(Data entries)

-- START --

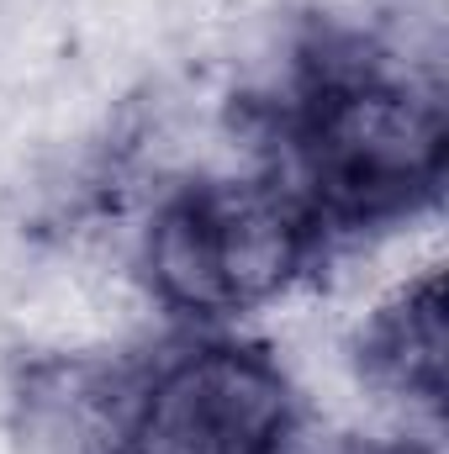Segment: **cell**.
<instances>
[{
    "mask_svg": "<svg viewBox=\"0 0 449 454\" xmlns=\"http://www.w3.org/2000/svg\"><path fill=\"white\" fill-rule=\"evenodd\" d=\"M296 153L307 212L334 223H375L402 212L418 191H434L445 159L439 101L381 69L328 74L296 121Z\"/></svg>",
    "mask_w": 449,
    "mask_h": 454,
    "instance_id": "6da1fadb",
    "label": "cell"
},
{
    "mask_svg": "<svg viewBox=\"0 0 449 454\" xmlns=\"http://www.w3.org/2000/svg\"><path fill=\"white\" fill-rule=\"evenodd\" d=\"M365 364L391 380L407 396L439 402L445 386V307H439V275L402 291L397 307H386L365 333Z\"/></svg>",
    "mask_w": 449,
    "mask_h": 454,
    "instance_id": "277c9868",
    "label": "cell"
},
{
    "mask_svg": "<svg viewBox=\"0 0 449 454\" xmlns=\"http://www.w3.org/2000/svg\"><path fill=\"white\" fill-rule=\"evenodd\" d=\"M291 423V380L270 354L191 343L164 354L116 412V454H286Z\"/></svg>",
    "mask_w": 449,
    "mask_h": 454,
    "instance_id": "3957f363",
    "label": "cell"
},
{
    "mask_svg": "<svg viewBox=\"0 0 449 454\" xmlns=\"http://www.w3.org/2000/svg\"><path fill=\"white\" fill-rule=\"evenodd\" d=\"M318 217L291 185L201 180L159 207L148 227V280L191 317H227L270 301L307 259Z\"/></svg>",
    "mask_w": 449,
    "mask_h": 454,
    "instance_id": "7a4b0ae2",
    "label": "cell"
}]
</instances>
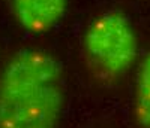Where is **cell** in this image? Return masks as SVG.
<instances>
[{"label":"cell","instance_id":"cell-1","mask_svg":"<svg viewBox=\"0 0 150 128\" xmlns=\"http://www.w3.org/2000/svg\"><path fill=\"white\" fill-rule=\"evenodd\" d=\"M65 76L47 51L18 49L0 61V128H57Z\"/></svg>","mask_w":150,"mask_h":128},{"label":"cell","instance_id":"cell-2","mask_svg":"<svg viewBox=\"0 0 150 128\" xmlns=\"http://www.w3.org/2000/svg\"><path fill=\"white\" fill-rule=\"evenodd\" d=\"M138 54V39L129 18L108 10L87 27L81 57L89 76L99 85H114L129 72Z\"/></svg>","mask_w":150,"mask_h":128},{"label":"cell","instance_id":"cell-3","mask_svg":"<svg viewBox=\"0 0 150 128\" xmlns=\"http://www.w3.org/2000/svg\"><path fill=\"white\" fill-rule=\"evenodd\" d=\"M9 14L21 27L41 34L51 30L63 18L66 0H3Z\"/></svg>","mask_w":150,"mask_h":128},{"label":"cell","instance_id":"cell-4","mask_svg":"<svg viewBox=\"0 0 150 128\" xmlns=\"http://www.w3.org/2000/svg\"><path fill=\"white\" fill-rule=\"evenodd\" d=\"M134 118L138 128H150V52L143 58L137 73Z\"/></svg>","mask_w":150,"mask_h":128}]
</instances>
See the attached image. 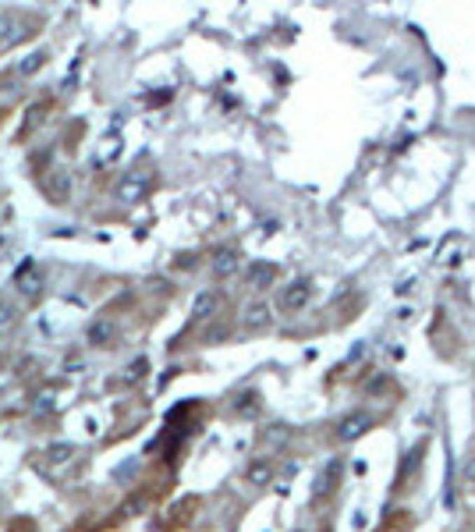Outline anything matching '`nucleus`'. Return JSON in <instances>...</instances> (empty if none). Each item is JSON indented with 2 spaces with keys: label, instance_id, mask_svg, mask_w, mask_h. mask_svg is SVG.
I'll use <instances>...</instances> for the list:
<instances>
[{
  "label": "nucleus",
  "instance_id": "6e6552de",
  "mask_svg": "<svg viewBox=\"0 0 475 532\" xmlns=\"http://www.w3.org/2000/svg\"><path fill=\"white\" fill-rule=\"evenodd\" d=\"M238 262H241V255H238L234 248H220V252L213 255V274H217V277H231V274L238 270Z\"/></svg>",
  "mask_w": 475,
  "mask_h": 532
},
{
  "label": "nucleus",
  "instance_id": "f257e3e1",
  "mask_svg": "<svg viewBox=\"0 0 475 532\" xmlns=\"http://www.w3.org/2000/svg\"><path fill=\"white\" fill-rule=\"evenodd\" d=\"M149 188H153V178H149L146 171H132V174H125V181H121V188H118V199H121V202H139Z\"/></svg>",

-- END --

• [REQUIRED WORK]: Copy out the lines of the records from the very start through the line containing "364L391 380L407 396L439", both included, without any pictures.

• [SOLVED PROBLEM]:
Segment: **cell**.
<instances>
[{
    "mask_svg": "<svg viewBox=\"0 0 449 454\" xmlns=\"http://www.w3.org/2000/svg\"><path fill=\"white\" fill-rule=\"evenodd\" d=\"M296 153L307 212L334 223H375L402 212L418 191H434L445 159L439 101L381 69L328 74L296 121Z\"/></svg>",
    "mask_w": 449,
    "mask_h": 454,
    "instance_id": "6da1fadb",
    "label": "cell"
},
{
    "mask_svg": "<svg viewBox=\"0 0 449 454\" xmlns=\"http://www.w3.org/2000/svg\"><path fill=\"white\" fill-rule=\"evenodd\" d=\"M365 364L391 380L407 396L439 402L445 386V307H439V275L402 291L397 307H386L365 333Z\"/></svg>",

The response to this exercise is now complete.